Une pareille manière de présenter les faits était bien propre à exciter le plus vif intérêt en faveur des comités, et surtout de Robespierre, et à identifier leur existence avec celle de la république. Barrère raconte ensuite le fait avec toutes ses circonstances, parle de l'empressement attendrissant que les autorités constituées ont montré pour protéger la représentation nationale, et raconte en termes magnifiques la conduite du citoyen Geffroy, qui a reçu une blessure grave en saisissant l'assassin. La convention couvre d'applaudissemens le rapport de Barrère; elle ordonne des recherches pour s'assurer si Ladmiral n'aurait pas des complices; elle décrète des remerciemens pour le citoyen Geffroy, et décide, pour le récompenser, que le bulletin de ses blessures sera lu tous les jours à la tribune.
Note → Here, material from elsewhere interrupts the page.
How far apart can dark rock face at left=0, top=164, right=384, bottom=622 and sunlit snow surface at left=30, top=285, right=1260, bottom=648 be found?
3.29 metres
Couthon fait ensuite un discours fulminant, pour demander que le rapport de Barrère soit traduit en toutes les langues, et répandu dans tous les pays. «Pitt, Cobourg, s'écrie-t-il, et vous tous, lâches et petits tyrans, qui regardez le monde comme votre héritage, et qui, dans les derniers instans de votre agonie, vous débattez avec tant de fureur, aiguisez, aiguisez vos poignards; nous vous méprisons trop pour vous craindre, et vous savez bien que nous sommes trop grands pour vous imiter.» La salle retentit d'applaudissemens. Couthon ajoute: «Mais la loi dont le règne vous épouvante a son glaive levé sur vous: elle vous frappera tous. Le genre humain a besoin de cet exemple, et le ciel, que vous outragez, l'a ordonné!»